O melancólico fim de Kevin Spacey

O melancólico fim de Kevin Spacey

Enfermaria 67, HB – Ator de talento indiscutível, Kevin Spacey Fowler percebeu sua carreira ruir até chegar ao nada absoluto em pouco mais de uma semana.

A razão?

Uma bola de neve que se formou a partir da declaração de Anthony Rapp, de Star Trek: Discovery e Rent, dando conta de que Spacey teria tentado coagi-lo a fazer sexo à época em que tinha apenas 14 anos de idade – há pouco mais de três décadas.

Depois disso, as peças do dominó começaram a cair uma a uma com reforço do protagonista de sua própria tragédia. Em vez de negar, Kevin Spacey usou o Twitter e admitiu sem admitir – municiado da velha desculpa do “não me recordo, mas se eu fiz...”.

O problema é que, não satisfeito, o eterno Lester Burnham de Beleza Americana (1999) “se encorajou” após as escusas esfarrapadas e, no mesmo discurso, admitiu publicamente ser homossexual: “E eu tive encontros românticos com homens por toda a minha vida e escolhi viver como um homem gay”.

Parecia ser a pá de cal para o que já estava suficientemente deformado, porém haveria mais – muito mais. O chão ainda estava longe do corpo que caia a mil por hora.

Aparentemente, nada poderia ser pior que um ator renomado, conceituadíssimo em Hollywood, acusado de assédio e tentativa de abuso sexual contra uma criança de 14 anos relacionar, ainda que indiretamente só que no mesmo texto, pedofilia à orientação sexual, gerando revolta imediata da comunidade LGBT e de outros filões da sociedade norte-americana. Spacey, enfim, estava só.
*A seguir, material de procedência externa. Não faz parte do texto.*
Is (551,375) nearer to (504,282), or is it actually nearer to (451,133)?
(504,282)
Como bem relembrado pela irmã da colunista Isabela Boscov, de Veja, há uma frase de Frank Underwood, o presidente da República em House of Cards, que exemplifica curiosamente bem por que homens poderosos e ricaços como Spacey e Harvey Weinstein caem na esparrela do assédio mordaz e inconsequente.

“Tudo no mundo tem a ver com sexo. Exceto o sexo. Sexo tem a ver com poder”.

No dia seguinte à denúncia e ao pedido de “desculpas”, a Academia Internacional de Artes e Ciências Televisivas cancelou a homenagem que iria fazer a Spacey durante a exibição do Emmy Internacional. Vieram mais e mais denúncias a partir da primeira até que, no dia 04 de novembro, a Netflix demitiu o ator de House of Cards e o desligou de qualquer projeto desenvolvido pela empresa, inclusive um longa em que encarnaria o escritor Gore Vidal.

A cereja do bolo foi uma decisão sem precedentes na história. Nunca ocorreu nada parecido no Cinema até hoje. O diretor Ridley Scott anunciou a remoção integral de toda a participação de Spacey em seu novo filme, Todo o Dinheiro do Mundo. Já estava tudo pronto, incluindo trailers e campanha para indicação ao Oscar. Christopher Plummer participará das refilmagens no papel que antes era de Spacey. O custo para fazer tudo de novo? Dez milhões de dólares!

Não há exageros quando o assunto é assédio e/ou abuso sexual.

Aliás, o que estranha são as mais diferentes reações da academia e da indústria cinematográfica como um todo em relação a perpetradores e vítimas. Quando as mulheres denunciam os criminosos as coisas parecem tomar rumo bem mais simples e tudo escorre de maneira sórdida para debaixo do tapete como se nada tivesse existido. Óbvio que um longo caminho tem de ser percorrido entre uma acusação e as sentenças judiciais e populares. Mesmo assim, os casos não ganham a mesma repercussão e aparentemente não merecem o mesmo empenho na hora da elucidação dos fatos.

Spacey cavou sua própria cova, que descanse em paz! Afinal, desfrutará com o colega de crimes Harvey Weinstein dos serviços oferecidos pela luxuosa clínica de combate ao vício sexual, The Meadows, cuja mensalidade chega a R$ 130 mil.

Mas por que homens como Dustin Hoffman, Casey Affleck, o irmão Ben Affleck, Roman Polanski, Woody Allen, o cineasta cult Lars Von Trier, Bill Cosby e até mesmo o lutador policial Steven Seagal respiram aliviados (talvez Cosby nem tanto...) mesmo incorrendo nos mesmos erros do colega há pouco execrado pela turba hollywoodiana?

A resposta pode estar debaixo de nossos narizes – e em franca negação: o machismo, aquele que dizem não existir, faz com que os gritos femininos sejam abafados, e isto sim é um risco, pois evidencia enorme tapete vermelho estendido a celebridades que, a despeito de espancar e estuprar, continuam angariando prêmios e recebendo o reconhecimento tanto da indústria a qual pertencem quanto da clientela que os consome.